According to the mailing-list thread about vectorizer testcases, what missing support is blocking two of the loops from being vectorized?

[Start SELECTED PASSAGE]

Re: More vectorizer testcases?

2007-06-18 Thread Giovanni Bajo

On 6/18/2007 1:26 PM, Dorit Nuzman wrote:


these 3 are actually not so simple... the main thing that's blocking 2 of
them right now is that they need support for stores with gaps, which can be
added except the other problem is that the vectorizer thinks it's not
profitable to vectorize them (or rather 2 of them. as does ICC by the way).


When you say not profitable, is that target-dependent? I would be 
satisfied when the vectorizer can vectorize it *but* prefer not to do it 
because it can be done more efficiently on the specific target.


Of course, it would interesting to still force the vectorizer to 
produce the code, so to compare the vectorized version with the 
non-vectorized version and see if it is really right. Is there (will 
there be) an option to turn off cost-based estimation within the vectorizer?



Since the time you opened these PRs we came quite a bit closer to
vectorizing these (the support for interleaved accesses and for multiple
data-types were also required). It will be fun to add the last missing bit
- the support for the stores-with-gaps. I hope we'll get to it before too
long...


Nice! I'm looking forward to it!


If you have other (hot) code examples that expose different missing
features I think that's always interesting to know about (but if it's like
the codes above then maybe it will not have much added value...).


I have dozens and dozens of loops which I believe that could be 
vectorized and are not. I don't whether they are related to 
store-with-gaps or not, though. So, well, I'll open the bugreports and 
let you do the analysys. Feel free to close them as duplicates if you 
think they're not worth to keep opened on their own.

--
Giovanni Bajo



Re: More vectorizer testcases?

2007-06-18 Thread Dorit Nuzman
Giovanni Bajo [EMAIL PROTECTED] wrote on 18/06/2007 15:06:48:

 On 6/18/2007 1:26 PM, Dorit Nuzman wrote:

  these 3 are actually not so simple... the main thing that's blocking 2
of
  them right now is that they need support for stores with gaps, which
can be
  added except the other problem is that the vectorizer thinks it's not
  profitable to vectorize them (or rather 2 of them. as does ICC by the
way).

 When you say not profitable, is that target-dependent? I would be
 satisfied when the vectorizer can vectorize it *but* prefer not to do it

that's a fair point. In the one case (the 3X3 matrices and loop-bounds=3)
the vectorizer just can't handle sizes that don't evenly divide the
vector-size. Even when that will be extended (by conceptually unrolling the
loop by 4 to be able to pack into 3 vectors of size 4) it won't help this
case cause the loop bound is only 3. This particular testcase fails to
vectorize even without the newly added initial cost-model, just based on
the fact that the loop-count is less than the vector-size (this is not a
target dependent decision). ICC is reported to also choose to not vectorize
this loop. The other two loops we just can't vectorize yet (both of which
ICC chooses not to vectorize because it thinks it's not profitable).

 because it can be done more efficiently on the specific target.

 Of course, it would interesting to still force the vectorizer to
 produce the code, so to compare the vectorized version with the
 non-vectorized version and see if it is really right. Is there (will
 there be) an option to turn off cost-based estimation within the
vectorizer?

[End SELECTED PASSAGE]
[Start RECORDS]

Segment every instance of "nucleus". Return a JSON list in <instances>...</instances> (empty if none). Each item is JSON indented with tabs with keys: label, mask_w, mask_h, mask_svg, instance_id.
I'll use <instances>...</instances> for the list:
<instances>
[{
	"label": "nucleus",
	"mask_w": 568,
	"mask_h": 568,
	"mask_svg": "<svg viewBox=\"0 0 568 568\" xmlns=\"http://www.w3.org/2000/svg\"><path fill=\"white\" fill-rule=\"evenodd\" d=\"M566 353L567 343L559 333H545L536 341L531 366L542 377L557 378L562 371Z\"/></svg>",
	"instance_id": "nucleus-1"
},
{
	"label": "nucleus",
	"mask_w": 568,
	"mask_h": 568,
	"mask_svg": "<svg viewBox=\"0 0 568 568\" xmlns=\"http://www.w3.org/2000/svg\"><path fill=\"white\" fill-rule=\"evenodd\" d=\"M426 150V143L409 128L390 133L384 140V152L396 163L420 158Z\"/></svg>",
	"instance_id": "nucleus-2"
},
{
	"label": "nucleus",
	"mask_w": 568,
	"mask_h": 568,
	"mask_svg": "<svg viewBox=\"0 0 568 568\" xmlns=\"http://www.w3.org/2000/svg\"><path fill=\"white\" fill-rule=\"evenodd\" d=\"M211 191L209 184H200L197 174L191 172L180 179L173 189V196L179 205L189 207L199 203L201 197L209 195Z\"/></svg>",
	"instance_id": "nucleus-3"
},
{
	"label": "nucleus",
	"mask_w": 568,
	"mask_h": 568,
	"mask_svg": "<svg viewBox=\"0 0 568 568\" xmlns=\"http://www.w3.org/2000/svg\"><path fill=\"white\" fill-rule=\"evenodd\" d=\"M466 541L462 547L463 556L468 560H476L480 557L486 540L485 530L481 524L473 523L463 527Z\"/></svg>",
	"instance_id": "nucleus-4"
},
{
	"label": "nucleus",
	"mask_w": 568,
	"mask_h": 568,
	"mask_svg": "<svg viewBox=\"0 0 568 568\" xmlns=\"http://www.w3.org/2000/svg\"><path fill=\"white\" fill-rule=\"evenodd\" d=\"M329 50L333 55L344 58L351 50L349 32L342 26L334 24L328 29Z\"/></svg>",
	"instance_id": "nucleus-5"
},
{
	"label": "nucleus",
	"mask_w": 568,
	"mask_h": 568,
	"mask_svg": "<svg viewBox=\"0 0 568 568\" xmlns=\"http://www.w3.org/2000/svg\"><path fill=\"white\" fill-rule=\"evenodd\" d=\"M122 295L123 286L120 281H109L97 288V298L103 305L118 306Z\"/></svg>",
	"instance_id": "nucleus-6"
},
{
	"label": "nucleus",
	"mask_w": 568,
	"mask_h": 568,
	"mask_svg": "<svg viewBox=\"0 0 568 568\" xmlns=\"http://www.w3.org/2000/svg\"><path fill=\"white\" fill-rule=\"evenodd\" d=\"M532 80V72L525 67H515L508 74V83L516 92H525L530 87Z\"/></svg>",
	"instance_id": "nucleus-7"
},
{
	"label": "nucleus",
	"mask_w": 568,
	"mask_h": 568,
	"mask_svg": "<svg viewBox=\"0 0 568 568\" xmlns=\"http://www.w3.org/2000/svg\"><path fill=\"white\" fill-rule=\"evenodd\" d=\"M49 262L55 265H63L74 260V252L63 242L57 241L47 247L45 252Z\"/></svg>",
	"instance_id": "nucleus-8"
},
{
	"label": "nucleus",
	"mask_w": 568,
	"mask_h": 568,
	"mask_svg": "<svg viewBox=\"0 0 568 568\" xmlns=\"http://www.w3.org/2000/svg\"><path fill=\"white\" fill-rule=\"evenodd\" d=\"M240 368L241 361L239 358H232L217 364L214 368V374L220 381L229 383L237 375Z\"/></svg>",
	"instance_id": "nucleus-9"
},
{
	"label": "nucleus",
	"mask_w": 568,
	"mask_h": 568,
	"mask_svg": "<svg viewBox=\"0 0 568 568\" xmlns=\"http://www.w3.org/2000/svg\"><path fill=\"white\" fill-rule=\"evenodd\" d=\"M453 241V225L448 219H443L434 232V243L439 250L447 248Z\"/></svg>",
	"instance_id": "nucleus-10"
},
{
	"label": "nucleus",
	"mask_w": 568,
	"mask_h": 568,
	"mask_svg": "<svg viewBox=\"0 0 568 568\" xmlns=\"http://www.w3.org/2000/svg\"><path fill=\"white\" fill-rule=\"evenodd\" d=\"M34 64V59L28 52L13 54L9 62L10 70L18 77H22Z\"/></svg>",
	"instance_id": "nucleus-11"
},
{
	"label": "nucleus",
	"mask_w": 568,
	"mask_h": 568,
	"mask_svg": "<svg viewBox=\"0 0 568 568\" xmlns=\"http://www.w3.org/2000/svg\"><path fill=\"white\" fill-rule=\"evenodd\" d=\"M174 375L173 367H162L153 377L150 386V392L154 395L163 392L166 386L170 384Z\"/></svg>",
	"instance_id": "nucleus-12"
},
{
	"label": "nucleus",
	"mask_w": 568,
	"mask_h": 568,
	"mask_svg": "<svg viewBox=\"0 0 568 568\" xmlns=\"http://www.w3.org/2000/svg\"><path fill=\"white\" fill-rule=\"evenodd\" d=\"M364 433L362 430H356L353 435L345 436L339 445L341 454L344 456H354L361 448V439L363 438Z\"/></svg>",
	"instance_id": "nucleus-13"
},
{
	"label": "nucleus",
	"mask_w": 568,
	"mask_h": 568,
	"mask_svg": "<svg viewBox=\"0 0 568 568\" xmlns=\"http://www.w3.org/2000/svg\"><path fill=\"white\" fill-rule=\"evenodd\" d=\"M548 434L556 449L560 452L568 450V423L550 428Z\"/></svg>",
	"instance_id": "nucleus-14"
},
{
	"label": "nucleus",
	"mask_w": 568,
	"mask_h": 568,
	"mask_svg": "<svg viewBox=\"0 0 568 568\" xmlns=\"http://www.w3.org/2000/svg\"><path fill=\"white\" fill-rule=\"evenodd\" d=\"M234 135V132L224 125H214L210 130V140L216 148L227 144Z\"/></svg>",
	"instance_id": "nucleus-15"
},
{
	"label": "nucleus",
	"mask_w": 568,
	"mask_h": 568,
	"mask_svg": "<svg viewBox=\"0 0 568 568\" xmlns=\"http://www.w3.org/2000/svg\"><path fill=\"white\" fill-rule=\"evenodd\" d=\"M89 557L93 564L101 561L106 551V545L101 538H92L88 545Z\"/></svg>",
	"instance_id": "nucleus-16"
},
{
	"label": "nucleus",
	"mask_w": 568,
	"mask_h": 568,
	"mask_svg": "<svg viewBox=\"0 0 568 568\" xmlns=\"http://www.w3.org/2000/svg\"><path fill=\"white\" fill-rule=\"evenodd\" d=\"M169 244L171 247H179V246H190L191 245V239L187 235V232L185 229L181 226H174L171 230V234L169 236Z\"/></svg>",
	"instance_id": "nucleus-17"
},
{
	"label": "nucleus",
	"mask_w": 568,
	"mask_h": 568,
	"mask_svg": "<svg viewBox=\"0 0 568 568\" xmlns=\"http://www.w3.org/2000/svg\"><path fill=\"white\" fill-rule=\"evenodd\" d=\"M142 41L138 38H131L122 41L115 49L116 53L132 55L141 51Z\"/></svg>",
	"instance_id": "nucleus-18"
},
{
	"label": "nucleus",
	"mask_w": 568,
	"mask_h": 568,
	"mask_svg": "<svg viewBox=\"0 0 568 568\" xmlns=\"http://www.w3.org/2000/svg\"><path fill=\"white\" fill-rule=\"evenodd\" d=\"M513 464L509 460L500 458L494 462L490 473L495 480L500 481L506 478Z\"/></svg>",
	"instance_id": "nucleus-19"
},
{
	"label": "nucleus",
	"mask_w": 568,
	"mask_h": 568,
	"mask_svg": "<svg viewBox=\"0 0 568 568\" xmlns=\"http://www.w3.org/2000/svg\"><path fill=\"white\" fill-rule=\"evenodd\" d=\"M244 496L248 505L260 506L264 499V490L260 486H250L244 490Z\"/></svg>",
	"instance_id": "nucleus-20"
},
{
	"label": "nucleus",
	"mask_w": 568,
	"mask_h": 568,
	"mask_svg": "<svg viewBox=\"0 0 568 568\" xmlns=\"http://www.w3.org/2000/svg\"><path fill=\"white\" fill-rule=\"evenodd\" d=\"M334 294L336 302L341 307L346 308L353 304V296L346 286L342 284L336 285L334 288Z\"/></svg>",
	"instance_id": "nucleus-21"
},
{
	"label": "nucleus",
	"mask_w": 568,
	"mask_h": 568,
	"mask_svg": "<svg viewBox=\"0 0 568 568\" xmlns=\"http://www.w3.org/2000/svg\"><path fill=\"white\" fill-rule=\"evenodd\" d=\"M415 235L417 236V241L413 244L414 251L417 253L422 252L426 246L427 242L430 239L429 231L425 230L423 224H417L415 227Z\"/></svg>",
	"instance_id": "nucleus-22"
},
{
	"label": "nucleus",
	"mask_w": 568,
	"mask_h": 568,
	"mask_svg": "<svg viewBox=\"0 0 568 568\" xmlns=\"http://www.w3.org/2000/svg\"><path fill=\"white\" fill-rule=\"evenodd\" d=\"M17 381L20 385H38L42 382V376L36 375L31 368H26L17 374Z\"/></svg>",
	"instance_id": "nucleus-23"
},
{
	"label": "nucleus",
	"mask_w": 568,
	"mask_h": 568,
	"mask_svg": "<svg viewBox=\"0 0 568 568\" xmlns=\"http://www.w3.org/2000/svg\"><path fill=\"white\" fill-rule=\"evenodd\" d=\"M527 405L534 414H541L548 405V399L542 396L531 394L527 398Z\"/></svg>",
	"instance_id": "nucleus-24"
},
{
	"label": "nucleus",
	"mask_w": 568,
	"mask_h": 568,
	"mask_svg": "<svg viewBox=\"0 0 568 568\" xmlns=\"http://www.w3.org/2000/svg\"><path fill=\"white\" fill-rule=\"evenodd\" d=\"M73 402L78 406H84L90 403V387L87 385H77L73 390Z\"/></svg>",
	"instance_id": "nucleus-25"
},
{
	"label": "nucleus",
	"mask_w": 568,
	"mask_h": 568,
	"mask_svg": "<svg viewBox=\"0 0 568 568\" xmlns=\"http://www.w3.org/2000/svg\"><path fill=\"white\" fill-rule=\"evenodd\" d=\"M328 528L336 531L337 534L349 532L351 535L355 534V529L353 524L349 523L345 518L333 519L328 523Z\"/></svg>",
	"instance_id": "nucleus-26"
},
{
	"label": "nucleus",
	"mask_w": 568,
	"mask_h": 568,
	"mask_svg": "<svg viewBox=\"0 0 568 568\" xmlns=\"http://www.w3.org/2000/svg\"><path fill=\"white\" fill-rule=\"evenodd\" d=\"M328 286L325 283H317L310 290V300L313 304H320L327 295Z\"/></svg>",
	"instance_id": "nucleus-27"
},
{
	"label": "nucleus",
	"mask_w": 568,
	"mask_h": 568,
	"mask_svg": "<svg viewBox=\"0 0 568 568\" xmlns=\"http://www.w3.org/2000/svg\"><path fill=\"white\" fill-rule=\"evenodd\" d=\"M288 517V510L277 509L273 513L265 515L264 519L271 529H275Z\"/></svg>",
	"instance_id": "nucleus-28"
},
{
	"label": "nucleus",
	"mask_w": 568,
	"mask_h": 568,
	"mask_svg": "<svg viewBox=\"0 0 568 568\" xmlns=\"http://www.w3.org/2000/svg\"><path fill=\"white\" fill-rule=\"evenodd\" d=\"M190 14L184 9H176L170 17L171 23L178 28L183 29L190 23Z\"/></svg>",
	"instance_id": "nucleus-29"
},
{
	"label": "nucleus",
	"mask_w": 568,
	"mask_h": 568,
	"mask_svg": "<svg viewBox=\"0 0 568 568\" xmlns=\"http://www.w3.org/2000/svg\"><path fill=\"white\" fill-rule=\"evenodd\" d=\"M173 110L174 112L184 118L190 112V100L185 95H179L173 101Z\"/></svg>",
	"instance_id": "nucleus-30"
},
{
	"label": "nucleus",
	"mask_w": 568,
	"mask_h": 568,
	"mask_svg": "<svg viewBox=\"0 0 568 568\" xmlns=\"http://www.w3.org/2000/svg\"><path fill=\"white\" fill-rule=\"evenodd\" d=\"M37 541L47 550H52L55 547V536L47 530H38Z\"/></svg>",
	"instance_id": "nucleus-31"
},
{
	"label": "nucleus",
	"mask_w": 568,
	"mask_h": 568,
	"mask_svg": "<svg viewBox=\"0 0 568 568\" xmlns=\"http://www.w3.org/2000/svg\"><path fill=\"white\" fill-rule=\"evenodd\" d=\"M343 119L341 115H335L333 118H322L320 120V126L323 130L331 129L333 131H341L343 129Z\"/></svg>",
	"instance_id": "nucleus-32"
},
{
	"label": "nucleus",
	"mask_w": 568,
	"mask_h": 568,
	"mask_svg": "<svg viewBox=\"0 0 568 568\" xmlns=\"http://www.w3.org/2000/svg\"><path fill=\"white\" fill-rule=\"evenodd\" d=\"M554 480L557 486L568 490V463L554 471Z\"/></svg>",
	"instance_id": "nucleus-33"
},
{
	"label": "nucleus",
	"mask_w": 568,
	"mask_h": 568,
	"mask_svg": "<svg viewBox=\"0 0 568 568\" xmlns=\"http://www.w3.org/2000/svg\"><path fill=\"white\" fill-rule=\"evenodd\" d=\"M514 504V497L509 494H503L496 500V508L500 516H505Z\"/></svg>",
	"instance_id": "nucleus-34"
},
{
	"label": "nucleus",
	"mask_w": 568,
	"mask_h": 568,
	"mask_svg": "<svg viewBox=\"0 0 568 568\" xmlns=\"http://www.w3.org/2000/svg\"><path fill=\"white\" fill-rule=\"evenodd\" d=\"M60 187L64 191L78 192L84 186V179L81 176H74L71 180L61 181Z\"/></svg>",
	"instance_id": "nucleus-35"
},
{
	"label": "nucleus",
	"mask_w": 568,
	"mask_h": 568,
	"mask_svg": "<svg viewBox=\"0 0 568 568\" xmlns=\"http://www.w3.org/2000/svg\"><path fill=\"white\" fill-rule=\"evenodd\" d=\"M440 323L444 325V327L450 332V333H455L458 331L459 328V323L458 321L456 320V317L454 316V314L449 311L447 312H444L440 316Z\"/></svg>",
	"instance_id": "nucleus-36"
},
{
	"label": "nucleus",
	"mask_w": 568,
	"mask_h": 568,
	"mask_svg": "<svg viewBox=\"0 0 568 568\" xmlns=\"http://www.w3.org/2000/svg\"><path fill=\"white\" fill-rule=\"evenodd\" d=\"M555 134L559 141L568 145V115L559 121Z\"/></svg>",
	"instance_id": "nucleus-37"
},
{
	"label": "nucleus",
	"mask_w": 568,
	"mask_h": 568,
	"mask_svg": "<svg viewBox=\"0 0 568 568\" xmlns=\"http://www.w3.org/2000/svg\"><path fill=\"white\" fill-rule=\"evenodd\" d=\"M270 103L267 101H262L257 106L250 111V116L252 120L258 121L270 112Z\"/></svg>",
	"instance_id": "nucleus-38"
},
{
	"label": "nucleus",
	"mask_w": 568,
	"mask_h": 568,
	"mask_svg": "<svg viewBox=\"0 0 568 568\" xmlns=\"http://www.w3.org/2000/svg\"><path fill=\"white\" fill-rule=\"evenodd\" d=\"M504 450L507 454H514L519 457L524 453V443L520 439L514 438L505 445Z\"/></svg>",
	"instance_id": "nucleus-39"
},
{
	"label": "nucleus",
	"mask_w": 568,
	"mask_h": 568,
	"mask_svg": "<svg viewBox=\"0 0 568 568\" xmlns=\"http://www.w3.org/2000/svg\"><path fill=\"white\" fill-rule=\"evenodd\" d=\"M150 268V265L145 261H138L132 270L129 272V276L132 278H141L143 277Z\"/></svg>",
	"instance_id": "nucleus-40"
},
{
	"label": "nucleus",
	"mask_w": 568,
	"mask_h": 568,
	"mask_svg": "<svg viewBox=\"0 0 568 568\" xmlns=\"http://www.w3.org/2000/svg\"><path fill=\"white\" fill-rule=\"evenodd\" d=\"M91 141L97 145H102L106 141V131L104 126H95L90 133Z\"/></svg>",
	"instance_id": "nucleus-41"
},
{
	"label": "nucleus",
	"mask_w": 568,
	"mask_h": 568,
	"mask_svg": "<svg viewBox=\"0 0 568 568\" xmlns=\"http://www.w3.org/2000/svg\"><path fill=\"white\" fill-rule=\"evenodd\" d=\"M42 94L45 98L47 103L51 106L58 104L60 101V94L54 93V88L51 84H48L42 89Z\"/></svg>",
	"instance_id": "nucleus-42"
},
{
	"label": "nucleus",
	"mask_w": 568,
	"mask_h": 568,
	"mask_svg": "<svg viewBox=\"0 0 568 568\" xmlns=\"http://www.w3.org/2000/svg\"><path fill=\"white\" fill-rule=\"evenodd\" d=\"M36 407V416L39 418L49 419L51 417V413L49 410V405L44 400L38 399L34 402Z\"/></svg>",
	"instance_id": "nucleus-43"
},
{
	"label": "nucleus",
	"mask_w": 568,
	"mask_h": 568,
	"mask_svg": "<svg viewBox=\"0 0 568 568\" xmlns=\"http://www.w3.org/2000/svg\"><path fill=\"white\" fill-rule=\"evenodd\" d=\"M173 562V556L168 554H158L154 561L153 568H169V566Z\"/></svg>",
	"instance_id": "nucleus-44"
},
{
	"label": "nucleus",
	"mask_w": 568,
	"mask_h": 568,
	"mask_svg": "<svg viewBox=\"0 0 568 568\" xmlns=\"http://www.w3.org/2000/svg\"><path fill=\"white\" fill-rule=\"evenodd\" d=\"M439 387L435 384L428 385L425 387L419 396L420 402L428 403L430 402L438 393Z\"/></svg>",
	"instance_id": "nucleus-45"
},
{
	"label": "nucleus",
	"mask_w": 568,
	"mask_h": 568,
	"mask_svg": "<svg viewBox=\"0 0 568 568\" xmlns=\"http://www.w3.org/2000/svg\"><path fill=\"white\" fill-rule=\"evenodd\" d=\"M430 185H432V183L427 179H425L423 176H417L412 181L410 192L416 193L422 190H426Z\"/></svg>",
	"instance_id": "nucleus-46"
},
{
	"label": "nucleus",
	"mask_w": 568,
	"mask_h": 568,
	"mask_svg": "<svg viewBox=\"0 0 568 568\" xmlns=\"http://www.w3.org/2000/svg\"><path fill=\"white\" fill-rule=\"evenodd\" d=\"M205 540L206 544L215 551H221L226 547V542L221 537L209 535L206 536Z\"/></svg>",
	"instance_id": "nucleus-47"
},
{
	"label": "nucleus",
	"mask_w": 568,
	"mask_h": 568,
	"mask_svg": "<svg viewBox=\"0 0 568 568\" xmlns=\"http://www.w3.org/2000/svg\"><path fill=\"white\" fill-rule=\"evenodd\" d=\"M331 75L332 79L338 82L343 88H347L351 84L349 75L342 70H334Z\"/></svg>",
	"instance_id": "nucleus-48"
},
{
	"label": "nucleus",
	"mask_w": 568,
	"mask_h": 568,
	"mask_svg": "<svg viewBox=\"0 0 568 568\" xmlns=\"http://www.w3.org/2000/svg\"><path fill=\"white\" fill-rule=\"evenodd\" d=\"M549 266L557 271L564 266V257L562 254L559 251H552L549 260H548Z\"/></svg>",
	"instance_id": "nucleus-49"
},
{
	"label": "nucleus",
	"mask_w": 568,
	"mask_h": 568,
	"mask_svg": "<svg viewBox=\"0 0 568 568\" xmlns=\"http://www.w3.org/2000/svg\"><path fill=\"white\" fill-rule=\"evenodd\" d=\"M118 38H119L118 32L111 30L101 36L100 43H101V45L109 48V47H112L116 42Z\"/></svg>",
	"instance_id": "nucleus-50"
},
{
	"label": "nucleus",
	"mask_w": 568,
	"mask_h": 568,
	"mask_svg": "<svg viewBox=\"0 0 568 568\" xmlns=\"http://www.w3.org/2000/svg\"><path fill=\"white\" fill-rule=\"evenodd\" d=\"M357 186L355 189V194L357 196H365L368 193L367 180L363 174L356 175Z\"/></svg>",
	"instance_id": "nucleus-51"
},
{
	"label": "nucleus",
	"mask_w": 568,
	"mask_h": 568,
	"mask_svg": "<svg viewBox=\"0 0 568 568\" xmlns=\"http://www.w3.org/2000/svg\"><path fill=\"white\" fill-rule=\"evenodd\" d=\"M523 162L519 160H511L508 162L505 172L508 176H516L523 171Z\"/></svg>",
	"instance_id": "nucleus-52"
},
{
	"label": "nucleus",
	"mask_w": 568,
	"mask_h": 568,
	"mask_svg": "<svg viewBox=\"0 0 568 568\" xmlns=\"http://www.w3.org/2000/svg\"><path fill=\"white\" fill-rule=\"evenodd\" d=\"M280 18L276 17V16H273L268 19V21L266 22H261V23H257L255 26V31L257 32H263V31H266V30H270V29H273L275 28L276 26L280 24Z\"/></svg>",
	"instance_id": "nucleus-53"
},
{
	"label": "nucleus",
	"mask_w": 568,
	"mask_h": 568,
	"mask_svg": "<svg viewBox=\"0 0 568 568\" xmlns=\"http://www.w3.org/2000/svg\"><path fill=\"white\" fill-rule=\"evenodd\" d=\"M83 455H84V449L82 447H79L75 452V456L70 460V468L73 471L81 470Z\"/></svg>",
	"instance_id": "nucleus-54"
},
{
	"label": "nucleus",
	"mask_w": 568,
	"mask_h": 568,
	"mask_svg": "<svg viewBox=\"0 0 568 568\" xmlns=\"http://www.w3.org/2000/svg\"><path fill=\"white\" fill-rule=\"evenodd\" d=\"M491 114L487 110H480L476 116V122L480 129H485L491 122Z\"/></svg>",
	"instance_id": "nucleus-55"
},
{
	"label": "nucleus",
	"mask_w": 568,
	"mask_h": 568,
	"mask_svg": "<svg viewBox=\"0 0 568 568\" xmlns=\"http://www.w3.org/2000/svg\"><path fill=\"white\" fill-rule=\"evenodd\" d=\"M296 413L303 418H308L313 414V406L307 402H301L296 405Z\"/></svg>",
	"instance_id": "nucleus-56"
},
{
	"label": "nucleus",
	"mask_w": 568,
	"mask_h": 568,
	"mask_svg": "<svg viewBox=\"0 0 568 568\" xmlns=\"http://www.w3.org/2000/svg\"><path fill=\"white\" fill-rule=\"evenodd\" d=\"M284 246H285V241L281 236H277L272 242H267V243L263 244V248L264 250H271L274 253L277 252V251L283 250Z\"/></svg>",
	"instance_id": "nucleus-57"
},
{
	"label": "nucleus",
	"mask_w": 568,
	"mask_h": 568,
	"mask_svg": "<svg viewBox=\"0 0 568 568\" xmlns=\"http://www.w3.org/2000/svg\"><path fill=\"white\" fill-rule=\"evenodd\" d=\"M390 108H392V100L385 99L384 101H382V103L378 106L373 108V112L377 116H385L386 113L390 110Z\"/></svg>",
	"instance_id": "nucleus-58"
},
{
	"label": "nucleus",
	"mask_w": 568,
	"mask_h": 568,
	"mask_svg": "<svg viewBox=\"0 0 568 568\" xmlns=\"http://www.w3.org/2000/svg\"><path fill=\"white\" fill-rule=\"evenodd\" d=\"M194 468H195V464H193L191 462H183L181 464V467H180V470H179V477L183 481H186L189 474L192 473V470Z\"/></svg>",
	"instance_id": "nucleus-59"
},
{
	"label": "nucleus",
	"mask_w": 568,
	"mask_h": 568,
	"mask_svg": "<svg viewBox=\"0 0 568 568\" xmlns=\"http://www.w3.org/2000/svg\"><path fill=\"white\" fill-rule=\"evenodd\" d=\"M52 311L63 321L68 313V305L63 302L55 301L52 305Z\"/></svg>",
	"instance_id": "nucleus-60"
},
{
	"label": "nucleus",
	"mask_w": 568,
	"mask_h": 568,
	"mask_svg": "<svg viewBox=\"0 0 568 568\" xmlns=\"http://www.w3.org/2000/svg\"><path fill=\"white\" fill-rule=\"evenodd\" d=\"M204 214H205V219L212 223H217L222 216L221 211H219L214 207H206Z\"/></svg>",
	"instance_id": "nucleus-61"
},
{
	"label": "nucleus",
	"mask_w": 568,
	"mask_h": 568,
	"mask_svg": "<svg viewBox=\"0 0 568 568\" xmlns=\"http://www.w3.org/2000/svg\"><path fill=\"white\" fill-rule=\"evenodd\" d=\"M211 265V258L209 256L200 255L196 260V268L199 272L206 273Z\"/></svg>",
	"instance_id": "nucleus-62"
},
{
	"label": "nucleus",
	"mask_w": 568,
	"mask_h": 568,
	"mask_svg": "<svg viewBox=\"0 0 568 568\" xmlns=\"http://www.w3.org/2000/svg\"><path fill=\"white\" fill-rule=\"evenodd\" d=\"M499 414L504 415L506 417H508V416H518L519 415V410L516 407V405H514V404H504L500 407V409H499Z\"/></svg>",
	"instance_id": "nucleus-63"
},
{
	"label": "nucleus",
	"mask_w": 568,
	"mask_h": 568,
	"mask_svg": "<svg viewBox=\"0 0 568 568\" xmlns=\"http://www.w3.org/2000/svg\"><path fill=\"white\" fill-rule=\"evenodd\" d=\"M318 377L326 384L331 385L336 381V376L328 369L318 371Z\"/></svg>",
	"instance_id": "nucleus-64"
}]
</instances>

[End RECORDS]

**RESPONSE TO THIS TASK**
Support for stores with gaps.